Autore: Fiume Valentina

Editore: Mandragora Editrice 2023

Lingue di traduzione: Italiano - inglese

Traduttori: Mike Carlos

La cartolina illustrata: strumento di comunicazione diffusissimo un tempo e che ancora oggi, nonostante i più moderni e veloci mezzi di diffusione di messaggi, rimane protagonista di una storia affascinante, che esprime cultura, identità, bellezza, romanticismo.

La storia della cartolina si intreccia a quella dell’arte degli ultimi due secoli, imponendosi come una vera e propria forma di arte che, nel corso del tempo, ha trasformato la comunicazione, fornendo non solo la possibilità di registrare un messaggio, ma anche di fissare un ritratto del luogo visitato.

Love and Kisses:

The History of the Postcard

 Introduction

If we were asked to review all the metaphors that have come from the pens of writers and poets in order to provide a succinct description of reality, we would unhesitatingly adopt the image of the labyrinth. The intertwining of stories that together make up history teaches us to regard the universe as a vast tapestry, a costly Persian carpet, with its ciphered designs. Yet what we do not see is that which underlies the universal, namely the mesh of threads that make up the tapestry. The age-old dichotomy of fabula and weaving, so dear to scholars of literary criticism and theory, is well suited to taking us into the histories of photography, the postcard and the picture postcard, phenomena which have had an influence on people’s lives, changing them significantly over the course of the centuries. Tracing their respective developments in fact leads us to another story, namely that of the cassettai fiorentini, the postcard and souvenir vendors who have been present in the public spaces of Florence since 1909, whose mission has been not only the sale of their wares but also promotion of their city. Indeed, the founding of associations and consortia for the reopening of bookshops in the main Florentine museums attests to their importance.
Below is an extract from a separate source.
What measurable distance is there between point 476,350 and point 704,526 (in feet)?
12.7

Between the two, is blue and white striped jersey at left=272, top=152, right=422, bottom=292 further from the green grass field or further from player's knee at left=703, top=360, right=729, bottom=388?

What we are dealing with, then, are multiple stories that encounter one another, giving rise to a single human, social and economic narration. As Italo Calvino wrote in The Castle of Crossed Destinies, it is easy for us to become confused and lost in the ‘fine dust of stories’, as each narration flows into the next, often without an evident logical connection and sometimes even mysteriously. Taking our cue from these suggestions, we are inevitably drawn to recounting this meeting between photography, the postcard and the work of the cassettai, which are linked by a subtle fil rouge.